Et, pourtant, il est amusant de voir combien les éditeurs les plus investis dans la libération de la jurisprudence... sont ceux qui l'ont délaissée, peu ou prou, pendant des dizaines d'années, sauf à lui trouver un intérêt exclusivement éditorial et partiel... sont ceux pour qui la législation et la réglementation étaient l'alpha et l'oméga de la panégyrie commerciale. Arcboutés, vent debout, contre la mise en place de Légifrance, en son temps, parce qu'attentant aux intérêts supérieurs de la maison rouge, la "vengeance" est un plat qui se mange froid : la jurisprudence, précarré d'autres éditeurs, ne pouvait échapper au dogme de la transparence et de l'accessibilité... Un partout, la balle au centre.

_CONSIGNE 1_
Selon le passage source, à la mise en place de quel service ces éditeurs s'étaient-ils opposés en leur temps ?
_CONSIGNE 2_
D'après le passage source, pourquoi ces éditeurs s'étaient-ils dressés contre la mise en place de Légifrance ?

_DONNÉES SOURCES_
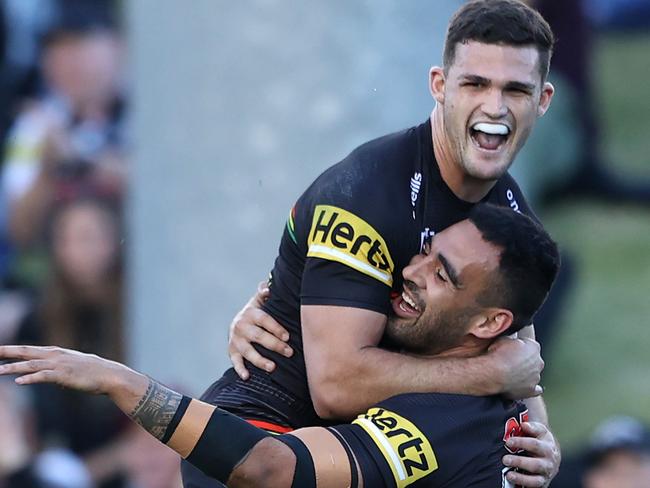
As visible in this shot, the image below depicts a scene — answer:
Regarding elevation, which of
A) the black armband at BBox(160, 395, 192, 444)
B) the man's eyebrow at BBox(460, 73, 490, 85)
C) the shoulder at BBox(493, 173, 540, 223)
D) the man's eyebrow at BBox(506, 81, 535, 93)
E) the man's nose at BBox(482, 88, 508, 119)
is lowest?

_RÉPONSE 1_
Légifrance.

_RÉPONSE 2_
Ils s'y opposaient parce que Légifrance attentait aux intérêts supérieurs de la maison rouge.